Can’t Ontario and Ottawa take another crack at it? Both are now blaming each other—in today’s Toronto Star and National Post—for the inaction on Darlington. Thousands of high-paid jobs are at stake; these jobs would be created with a stroke of a pen. Canada would take by far its biggest step toward the low-carbon electricity goal the government set out in its post-election Throne Speech in 2008.
So settle Darlington. The United States has codified financial mechanisms for jump starting new nuclear construction, in the form of loan guarantees. Loan guarantees are a low-risk way of drawing private money to the table. With such a mechanism in Canada, maybe private sector buyers would take another look at AECL.
This would be a certain way to create thousands of jobs, almost instantly, in Ontario’s economic heartland. It would put Canada immediately back in the running as a major international reactor vendor.
See related posts:
- Nuclear Ontario: the end of the beginning? March 1, 2011
- Nuclear Ontario: fed-prov negotiation needs to continue
- Ontario’s electrical future: another go at Darlington?
- A cold-blooded look at the CANDU: problems and opportunities
- State support for nuclear power in Canada and France: a tale of two countries
With respect to the text quoted from CNSC staff: “CNSC staff expects all key safety-related R&D to be completed prior to the submission of an application for a licence to construct. . . ”
Some readers may be tempted to interpret the statement that CNSC staff has examined AECL’s intended program of work and find it reasonable to conclude, in terms of timing and schedule that the program will finish by the time an application for a construction licence is expected to be submitted. The correct interpretation is that the program of research, development and analysis must be completed as a pre-requisite to CNSC staff’s processing of the application. When this understanding is combined with the observation that there is still a “lot of (regulatory) uncertainty surrounding the ACR”, a utility or province contemplating the purchase of the design may have legitimate, and very significant concerns regarding the risks and costs associated with licensing the project.
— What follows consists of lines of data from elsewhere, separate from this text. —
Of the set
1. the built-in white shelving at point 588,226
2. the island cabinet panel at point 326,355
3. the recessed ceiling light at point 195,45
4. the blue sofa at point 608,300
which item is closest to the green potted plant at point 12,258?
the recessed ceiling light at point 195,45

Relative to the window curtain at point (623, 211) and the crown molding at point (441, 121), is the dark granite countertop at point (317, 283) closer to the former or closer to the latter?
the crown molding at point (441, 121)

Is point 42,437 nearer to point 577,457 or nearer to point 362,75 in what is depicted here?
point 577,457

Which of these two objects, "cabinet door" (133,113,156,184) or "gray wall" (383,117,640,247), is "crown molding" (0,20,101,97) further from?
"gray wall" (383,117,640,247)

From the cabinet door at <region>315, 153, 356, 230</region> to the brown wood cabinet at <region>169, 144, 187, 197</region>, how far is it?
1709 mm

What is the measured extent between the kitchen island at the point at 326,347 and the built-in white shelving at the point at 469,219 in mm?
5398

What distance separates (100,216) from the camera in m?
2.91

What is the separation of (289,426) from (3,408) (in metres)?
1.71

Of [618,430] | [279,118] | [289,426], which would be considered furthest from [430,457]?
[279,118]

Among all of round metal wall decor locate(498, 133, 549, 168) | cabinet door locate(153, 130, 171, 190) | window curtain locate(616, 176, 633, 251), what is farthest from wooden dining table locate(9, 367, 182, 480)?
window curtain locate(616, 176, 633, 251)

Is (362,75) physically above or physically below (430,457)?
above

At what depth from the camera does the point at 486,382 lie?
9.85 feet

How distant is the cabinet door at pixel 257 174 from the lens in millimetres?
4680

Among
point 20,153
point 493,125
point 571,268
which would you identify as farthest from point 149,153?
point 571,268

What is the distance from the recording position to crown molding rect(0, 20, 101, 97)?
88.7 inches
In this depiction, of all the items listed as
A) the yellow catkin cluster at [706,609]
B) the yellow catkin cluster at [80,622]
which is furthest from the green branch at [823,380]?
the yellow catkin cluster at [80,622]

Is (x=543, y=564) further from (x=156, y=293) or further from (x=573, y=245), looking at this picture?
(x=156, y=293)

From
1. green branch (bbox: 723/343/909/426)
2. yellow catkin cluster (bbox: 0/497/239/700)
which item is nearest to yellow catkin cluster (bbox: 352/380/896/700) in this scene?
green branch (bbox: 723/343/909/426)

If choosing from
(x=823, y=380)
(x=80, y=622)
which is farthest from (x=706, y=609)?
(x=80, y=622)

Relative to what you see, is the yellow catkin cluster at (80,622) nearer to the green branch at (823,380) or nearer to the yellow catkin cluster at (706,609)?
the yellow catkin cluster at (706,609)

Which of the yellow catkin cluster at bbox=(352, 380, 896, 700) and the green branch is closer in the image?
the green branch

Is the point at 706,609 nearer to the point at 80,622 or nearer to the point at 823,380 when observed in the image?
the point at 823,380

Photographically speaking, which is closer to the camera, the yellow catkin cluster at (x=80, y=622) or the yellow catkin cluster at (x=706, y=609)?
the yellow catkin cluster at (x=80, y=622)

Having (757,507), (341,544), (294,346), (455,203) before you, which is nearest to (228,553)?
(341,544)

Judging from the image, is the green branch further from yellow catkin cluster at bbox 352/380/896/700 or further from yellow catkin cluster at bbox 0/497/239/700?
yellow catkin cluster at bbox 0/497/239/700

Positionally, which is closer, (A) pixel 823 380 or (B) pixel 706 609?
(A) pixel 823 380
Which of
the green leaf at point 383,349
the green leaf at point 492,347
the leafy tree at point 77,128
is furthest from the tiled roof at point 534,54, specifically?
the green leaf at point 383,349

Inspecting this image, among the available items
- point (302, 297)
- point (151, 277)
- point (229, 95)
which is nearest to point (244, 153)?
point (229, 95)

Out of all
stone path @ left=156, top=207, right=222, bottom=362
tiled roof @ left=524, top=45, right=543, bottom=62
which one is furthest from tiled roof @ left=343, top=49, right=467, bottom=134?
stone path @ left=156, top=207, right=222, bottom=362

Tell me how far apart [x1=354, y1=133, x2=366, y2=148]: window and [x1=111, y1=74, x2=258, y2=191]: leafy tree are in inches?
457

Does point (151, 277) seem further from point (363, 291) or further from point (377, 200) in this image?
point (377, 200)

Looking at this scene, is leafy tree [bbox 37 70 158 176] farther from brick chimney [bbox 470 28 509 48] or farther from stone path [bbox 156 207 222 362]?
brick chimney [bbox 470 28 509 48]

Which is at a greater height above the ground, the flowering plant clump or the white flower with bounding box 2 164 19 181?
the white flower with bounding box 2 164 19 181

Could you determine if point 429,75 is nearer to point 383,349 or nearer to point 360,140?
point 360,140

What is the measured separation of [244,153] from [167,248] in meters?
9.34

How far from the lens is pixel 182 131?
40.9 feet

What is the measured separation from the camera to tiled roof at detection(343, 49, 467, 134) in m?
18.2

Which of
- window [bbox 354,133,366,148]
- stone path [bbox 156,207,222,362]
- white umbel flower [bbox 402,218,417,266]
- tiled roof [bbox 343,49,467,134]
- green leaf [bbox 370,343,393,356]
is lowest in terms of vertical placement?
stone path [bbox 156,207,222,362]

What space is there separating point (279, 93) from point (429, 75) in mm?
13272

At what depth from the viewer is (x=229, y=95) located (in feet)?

The article seems to have glossed over the influence such concerns could have had on the success/failure of the negotiations for the sale of AECL.
A little further on, the article says that the level of regulatory uncertainty should be less today than it was in mid-2009. This statement underestimates the time, effort and resources required to properly address safety-related issues raised by the CNSC. I do not know specifically what those issues might be, however, I will suggest that the 18 months or so that have elapsed, and the resources available to AECL to conduct R&D and safety analysis for the ACR during that time period will not have contributed so much as a single ‘jot or tittle’ to the overall safety case.
Possibly these factors might have contributed a great deal more to today’s impasse than any loan guarantees could, or rightfully should solve.
Former Regulator:
Thanks for your comment. I put in the second CNSC quote precisely to underline the regulatory uncertainty regarding the design. I am glad you underlined it again—maybe that is what the negotiations are about (assuming the negotiations are more than just sniping through the media). I don’t think I glossed that over; in fact, that is why I ask “[c]ould that have been the reason for the size of AECL’s price tag?” I was of course referring to the price tag for the Darlington reactors, not the price tag for the CANDU division of AECL. I take it your answer to that question is yes.
As for whether the R&D work AECL has done in the 16 months since completion of phase 2 of the pre-project review have contributed anything to the overall safety case for the ACR, I guess that’s the whole question. I haven’t heard of any layoffs at AECL since then, so I presume those designers and engineers have been doing something. I hope you are wrong, and that that work has contributed more than a jot.